Zefan, PLU: Satu Hati
Zefan dari PLU: Satu Hati (PLUSH) menceritakan bagaimana sulitnya seorang transgender untuk bekerja di sektor formal hanya karena berbedanya cara teman-teman trans ini dalam mengekspresikan gender mereka tidak sama dengan cara kebanyakan orang mengekspresikan gender. Bahkan, Zefan menjelaskan, trans laki-laki yang sudah melakukan terapi hormon dan secara fisik mungkin tidak berbeda dengan laki-laki lain, justru lebih sulit dalam mendapatkan pekerjaan karena jenis kelamin pada identitasnya masih tercatat sebagai seorang perempuan. Tidak hanya dalam peluang kerja, teman-teman transgender juga mendapatkan diskriminasi di bidang lain seperti kesehatan dan juga pendidikan.

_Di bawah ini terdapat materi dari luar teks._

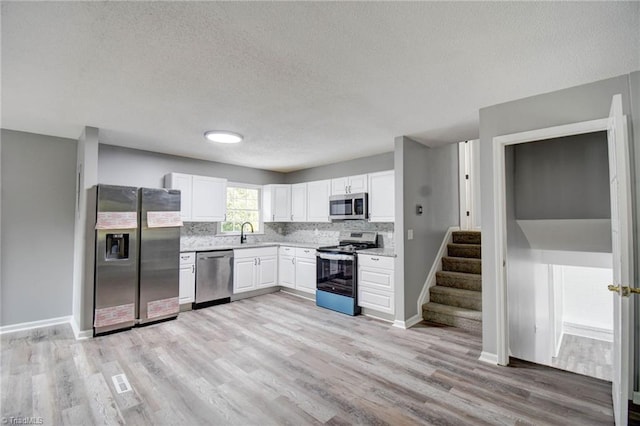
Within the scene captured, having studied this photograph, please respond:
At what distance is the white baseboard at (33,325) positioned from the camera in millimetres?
3418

Dalam bidang kesehatan, tidak semua transgender bisa dengan mudah mendapatkan layanan kesehatan karena masih ada pula rumah-rumah sakit atau dokter yang tidak mau melayani transgender akibat ekspresi gendernya yang berbeda. Diskriminasi semacam ini juga terjadi di bidang pendidikan di mana teman-teman transgender memiliki keterbatasan dalam mengekspresikan dirinya ketika mereka juga dituntut untuk mempertimbangkan apakah institusi pendidikan yang mereka datangi bisa menerima ekspresi gender yang berbeda. Di samping itu, kasus perundungan yang ditujukan pada mereka dengan ekspresi gender yang berbeda dalam lingkungan pendidikan juga kerap menjadi alasan bagi teman-teman transgender untuk tidak melanjutkan pendidikan mereka.

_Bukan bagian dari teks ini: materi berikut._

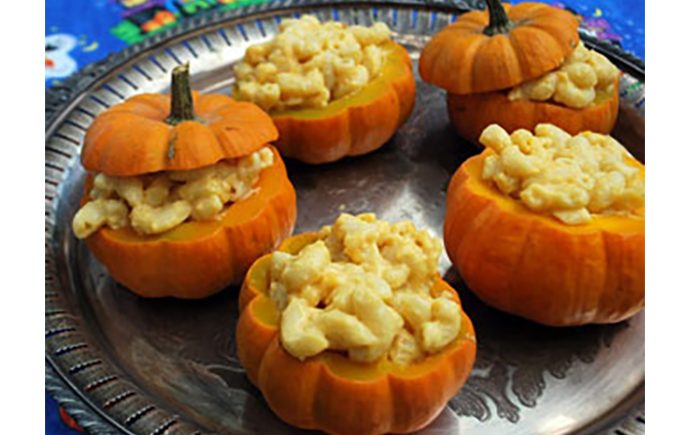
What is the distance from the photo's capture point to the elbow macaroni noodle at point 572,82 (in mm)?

Dalam beberapa kasus, perundungan terhadap siswa yang dianggap kemayu tidak hanya dilakukan oleh teman sebaya saja. Sering kali, guru juga turut andil dalam perundungan tersebut dengan meminta siswa yang dirundung untuk lebih bersikap seperti laki-laki, alih-alih melarang siswa lain untuk melakukan perundungan.

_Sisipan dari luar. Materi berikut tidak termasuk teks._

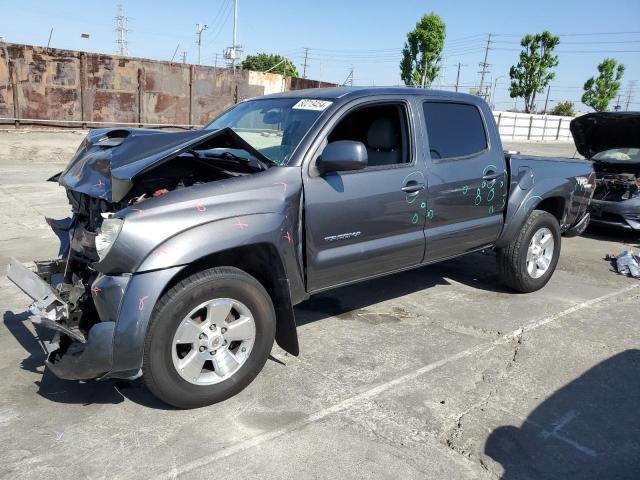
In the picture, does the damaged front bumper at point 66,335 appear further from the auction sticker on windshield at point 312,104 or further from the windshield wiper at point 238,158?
the auction sticker on windshield at point 312,104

“Teman-teman transgender opresinya memang lebih tinggi daripada teman-teman yang lain. Karena banyak kasus teman-teman transgender yang biasanya mereka sudah mulai menyadari identitasnya dari SMP, akhirnya mulai mengekspresikan dirinya, mendapatkan penolakan, diskriminasi, dan bullying, akhirnya memutuskan untuk tidak melanjutkan lagi pendidikannya. Kebanyakan lagi melarikan diri dari rumah karena mengalami penolakan dari keluarga.”
Fadel, PLU: Satu Hati.
Dalam International Transgender Day of Visibility ini, ada baiknya kita merenungkan bagaimana teman-teman transgender yang rentan terhadap diskriminasi di berbagai sektor pada akhirnya sulit sekali mendapatkan pekerjaan di sektor publik. Kita lebih mudah, misalnya, melihat teman-teman transgender berprofesi di bidang seni (baik seni tradisional maupun penghibur di layar kaca), fashion, tata rambut, tata busana dan lain-lain dibanding, misalkan saja, teman-teman transgender yang berprofesi sebagai karyawan di sebuah perusahaan multinasional.
Membuka visibilitas berarti mulai melihat bahwa teman-teman transgender pun sebenarnya memiliki kemampuan yang sama dengan teman-teman lain, memiliki kelebihan dan kekurangan yang sama, memiliki keahlian kerja yang sama, serta sepatutnya mendapatkan peluang yang sama pula dalam memperoleh pekerjaan di sektor formal, layanan kesehatan, dan juga pendidikan, terlepas bagaimana cara mereka mengekspresikan identitas gendernya.